If the programme is so good, why don't all teachers train this way?
Just as children are taught differently according to their unique learning styles, so too do adults learn in a wide variety of ways. We support multiple pathways into teaching and the Teach First NZ programme is not a replacement for traditional pathways. While the training is similar in content to traditonal programmes, it is structured in very different ways. Teach First NZ is a challenging programme, and is certainly not for everyone. We aim to attract graduates and professionals who may not otherwise have considered teaching, and together with The University of Auckland have developed an innovative and research-proven way to expand entry pathways.

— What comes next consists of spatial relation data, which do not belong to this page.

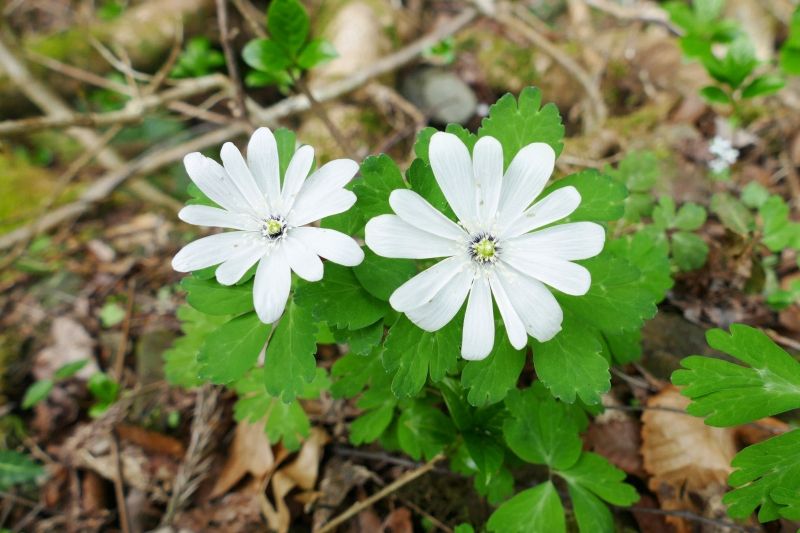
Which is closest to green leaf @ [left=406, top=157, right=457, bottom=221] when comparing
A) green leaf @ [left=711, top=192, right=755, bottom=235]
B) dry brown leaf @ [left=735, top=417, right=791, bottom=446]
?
dry brown leaf @ [left=735, top=417, right=791, bottom=446]

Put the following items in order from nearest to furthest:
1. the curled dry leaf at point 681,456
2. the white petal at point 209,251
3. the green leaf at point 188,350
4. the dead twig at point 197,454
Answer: the white petal at point 209,251
the curled dry leaf at point 681,456
the green leaf at point 188,350
the dead twig at point 197,454

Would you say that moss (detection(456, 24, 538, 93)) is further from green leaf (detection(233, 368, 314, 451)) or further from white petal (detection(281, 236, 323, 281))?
white petal (detection(281, 236, 323, 281))

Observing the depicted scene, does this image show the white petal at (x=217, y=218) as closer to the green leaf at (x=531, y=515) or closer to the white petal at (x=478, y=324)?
the white petal at (x=478, y=324)

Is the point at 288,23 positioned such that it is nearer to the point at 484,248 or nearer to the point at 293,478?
the point at 484,248

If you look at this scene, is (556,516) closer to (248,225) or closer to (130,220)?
(248,225)

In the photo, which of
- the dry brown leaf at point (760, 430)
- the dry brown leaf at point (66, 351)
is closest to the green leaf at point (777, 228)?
the dry brown leaf at point (760, 430)

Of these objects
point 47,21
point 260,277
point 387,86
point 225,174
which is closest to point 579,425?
point 260,277

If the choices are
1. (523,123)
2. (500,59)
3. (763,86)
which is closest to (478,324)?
(523,123)
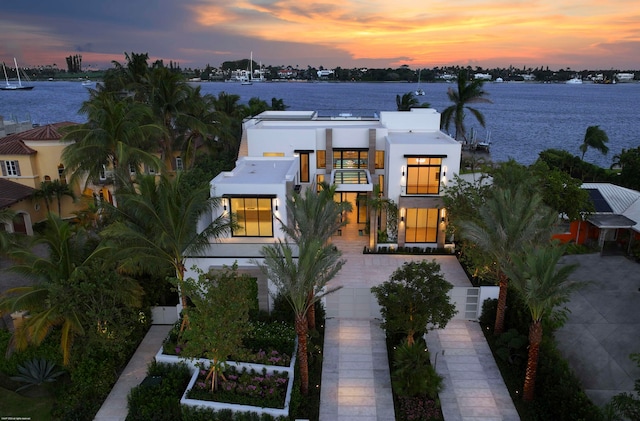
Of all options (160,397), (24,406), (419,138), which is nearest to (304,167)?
(419,138)

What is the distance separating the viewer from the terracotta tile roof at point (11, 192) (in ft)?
81.8

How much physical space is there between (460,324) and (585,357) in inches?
175

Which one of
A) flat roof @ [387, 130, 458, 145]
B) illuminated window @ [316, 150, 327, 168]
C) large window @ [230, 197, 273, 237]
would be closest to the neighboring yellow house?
large window @ [230, 197, 273, 237]

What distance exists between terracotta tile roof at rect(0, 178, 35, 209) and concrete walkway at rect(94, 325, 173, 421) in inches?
539

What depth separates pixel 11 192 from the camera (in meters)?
26.3

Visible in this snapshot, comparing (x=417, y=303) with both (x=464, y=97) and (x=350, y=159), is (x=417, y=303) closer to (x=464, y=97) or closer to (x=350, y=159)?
(x=350, y=159)

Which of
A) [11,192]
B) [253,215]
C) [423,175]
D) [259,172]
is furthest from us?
[11,192]

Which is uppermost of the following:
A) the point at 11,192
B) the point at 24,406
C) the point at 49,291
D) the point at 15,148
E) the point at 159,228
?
the point at 15,148

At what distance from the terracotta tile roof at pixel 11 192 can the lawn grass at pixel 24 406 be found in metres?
13.5

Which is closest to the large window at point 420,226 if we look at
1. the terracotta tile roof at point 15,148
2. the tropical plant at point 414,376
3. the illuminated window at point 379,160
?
the illuminated window at point 379,160

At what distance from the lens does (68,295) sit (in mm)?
14148

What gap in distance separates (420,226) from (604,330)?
9826 millimetres

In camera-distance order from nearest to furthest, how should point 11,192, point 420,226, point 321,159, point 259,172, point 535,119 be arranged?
point 259,172 < point 420,226 < point 11,192 < point 321,159 < point 535,119

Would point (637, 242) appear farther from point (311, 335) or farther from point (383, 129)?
point (311, 335)
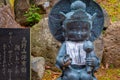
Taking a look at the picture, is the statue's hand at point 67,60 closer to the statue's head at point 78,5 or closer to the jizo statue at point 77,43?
the jizo statue at point 77,43

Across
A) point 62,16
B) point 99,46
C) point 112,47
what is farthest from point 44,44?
point 62,16

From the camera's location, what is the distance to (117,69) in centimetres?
634

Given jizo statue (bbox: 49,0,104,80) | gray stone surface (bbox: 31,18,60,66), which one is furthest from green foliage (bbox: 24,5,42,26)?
jizo statue (bbox: 49,0,104,80)

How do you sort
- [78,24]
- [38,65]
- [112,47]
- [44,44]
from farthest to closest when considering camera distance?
1. [112,47]
2. [44,44]
3. [38,65]
4. [78,24]

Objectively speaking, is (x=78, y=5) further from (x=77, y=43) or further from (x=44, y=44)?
(x=44, y=44)

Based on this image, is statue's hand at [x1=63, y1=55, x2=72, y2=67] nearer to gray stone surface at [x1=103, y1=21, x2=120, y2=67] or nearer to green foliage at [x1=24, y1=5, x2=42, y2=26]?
gray stone surface at [x1=103, y1=21, x2=120, y2=67]

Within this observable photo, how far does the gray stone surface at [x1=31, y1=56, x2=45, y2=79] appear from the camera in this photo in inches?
218

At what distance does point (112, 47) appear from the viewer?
634 centimetres

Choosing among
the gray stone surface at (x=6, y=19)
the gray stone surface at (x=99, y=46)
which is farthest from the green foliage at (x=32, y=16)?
the gray stone surface at (x=99, y=46)

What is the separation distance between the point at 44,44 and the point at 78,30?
9.58ft

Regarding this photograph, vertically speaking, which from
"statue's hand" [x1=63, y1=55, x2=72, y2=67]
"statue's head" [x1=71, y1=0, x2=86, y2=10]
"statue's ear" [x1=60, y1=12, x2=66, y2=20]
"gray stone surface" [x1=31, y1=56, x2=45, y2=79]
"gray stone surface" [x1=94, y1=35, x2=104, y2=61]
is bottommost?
"gray stone surface" [x1=31, y1=56, x2=45, y2=79]

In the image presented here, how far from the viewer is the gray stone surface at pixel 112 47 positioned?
633 cm

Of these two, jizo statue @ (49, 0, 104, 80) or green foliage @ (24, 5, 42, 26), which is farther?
green foliage @ (24, 5, 42, 26)

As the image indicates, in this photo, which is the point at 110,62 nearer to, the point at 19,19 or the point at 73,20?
the point at 19,19
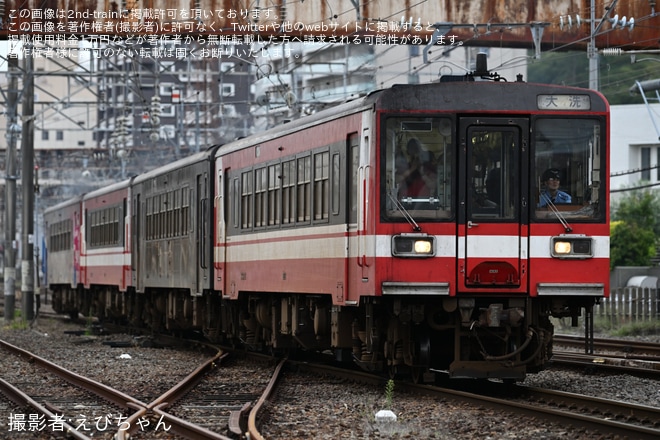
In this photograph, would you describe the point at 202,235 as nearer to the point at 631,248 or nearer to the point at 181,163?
the point at 181,163

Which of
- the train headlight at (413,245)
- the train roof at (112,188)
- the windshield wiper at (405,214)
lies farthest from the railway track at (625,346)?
the train roof at (112,188)

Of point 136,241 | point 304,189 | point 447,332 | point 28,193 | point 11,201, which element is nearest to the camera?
point 447,332

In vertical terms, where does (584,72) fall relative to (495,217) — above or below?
above

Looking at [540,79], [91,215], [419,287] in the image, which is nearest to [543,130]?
[419,287]

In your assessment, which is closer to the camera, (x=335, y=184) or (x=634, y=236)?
→ (x=335, y=184)

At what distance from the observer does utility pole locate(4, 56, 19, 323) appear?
32.9 m

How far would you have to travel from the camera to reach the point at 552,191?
12797 mm

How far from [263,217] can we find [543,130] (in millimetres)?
4911

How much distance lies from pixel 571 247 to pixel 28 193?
21.4 metres

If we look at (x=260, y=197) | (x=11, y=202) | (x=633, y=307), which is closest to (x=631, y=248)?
(x=633, y=307)

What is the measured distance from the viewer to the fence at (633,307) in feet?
88.9

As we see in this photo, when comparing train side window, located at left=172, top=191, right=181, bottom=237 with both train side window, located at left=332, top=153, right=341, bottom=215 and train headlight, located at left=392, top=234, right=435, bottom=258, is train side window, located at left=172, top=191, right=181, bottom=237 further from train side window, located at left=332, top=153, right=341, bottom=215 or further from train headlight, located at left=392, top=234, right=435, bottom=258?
train headlight, located at left=392, top=234, right=435, bottom=258

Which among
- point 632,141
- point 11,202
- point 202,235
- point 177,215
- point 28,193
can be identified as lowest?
point 202,235

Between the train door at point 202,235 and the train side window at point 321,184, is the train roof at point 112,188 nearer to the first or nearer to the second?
the train door at point 202,235
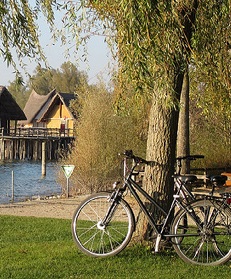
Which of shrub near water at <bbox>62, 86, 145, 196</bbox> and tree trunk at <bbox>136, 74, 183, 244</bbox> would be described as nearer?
tree trunk at <bbox>136, 74, 183, 244</bbox>

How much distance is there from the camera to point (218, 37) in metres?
8.05

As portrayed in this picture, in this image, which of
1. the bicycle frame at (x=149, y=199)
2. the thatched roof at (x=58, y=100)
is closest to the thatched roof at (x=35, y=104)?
the thatched roof at (x=58, y=100)

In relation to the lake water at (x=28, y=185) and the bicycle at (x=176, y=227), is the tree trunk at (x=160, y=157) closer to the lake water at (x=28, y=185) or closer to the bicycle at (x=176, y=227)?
the bicycle at (x=176, y=227)

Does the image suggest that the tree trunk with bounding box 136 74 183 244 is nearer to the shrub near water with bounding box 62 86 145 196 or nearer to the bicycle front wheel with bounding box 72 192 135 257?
the bicycle front wheel with bounding box 72 192 135 257

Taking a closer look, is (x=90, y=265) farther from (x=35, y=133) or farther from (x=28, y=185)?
(x=35, y=133)

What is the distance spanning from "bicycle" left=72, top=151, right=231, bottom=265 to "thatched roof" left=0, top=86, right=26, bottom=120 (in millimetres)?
53288

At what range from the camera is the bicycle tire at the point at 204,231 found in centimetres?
589

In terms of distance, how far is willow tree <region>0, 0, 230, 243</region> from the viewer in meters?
5.87

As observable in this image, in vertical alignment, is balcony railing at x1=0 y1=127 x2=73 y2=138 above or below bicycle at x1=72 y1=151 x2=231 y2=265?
above

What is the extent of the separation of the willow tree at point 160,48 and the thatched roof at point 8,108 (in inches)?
2036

How is the programme funded?
Teacher salaries are publically funded as normal, and the Ministry of Education also supports core teacher education costs and residential elements of the programme. The additional philanthropic support of Teach First NZ does not cover or subsidise ‘core education’ costs. This private funding supports recruitment, additional graduate selection capacity, management of our university partnership, a complementary leadership programme, and our alumni programme.
What has been the response from the New Zealand education sector?
Teach First NZ has support from the Secondary Principals Assocation (SPANZ), as well as other key education groups such as the School Trustees Association (NZSTA) and COMET Auckland (Auckland Council CCO). The secondary teachers union (PPTA) commissioned Murdoch University in Perth, Australia, to undertake a literature review of similar programmes overseas. Teach First NZ has a constructive relationship with the PPTA, and seeks to work positively with teacher organisations. Many Teach First participants choose to become PPTA members.
Is the programme for secondary schools only?
Yes, the programme will only be available at secondary level.
Is Teach First NZ a teacher supply initiative?
Currently in New Zealand there is not an overall shortage of teachers, but in certain subjects there are shortages. While Teach First NZ currently focuses on high-priority subject areas, the programme is not simply an initiative aimed at increasing teacher supply. We aim to increase diversity in the current workforce and to attract top graduates and professionals who may not otherwise have considered teaching.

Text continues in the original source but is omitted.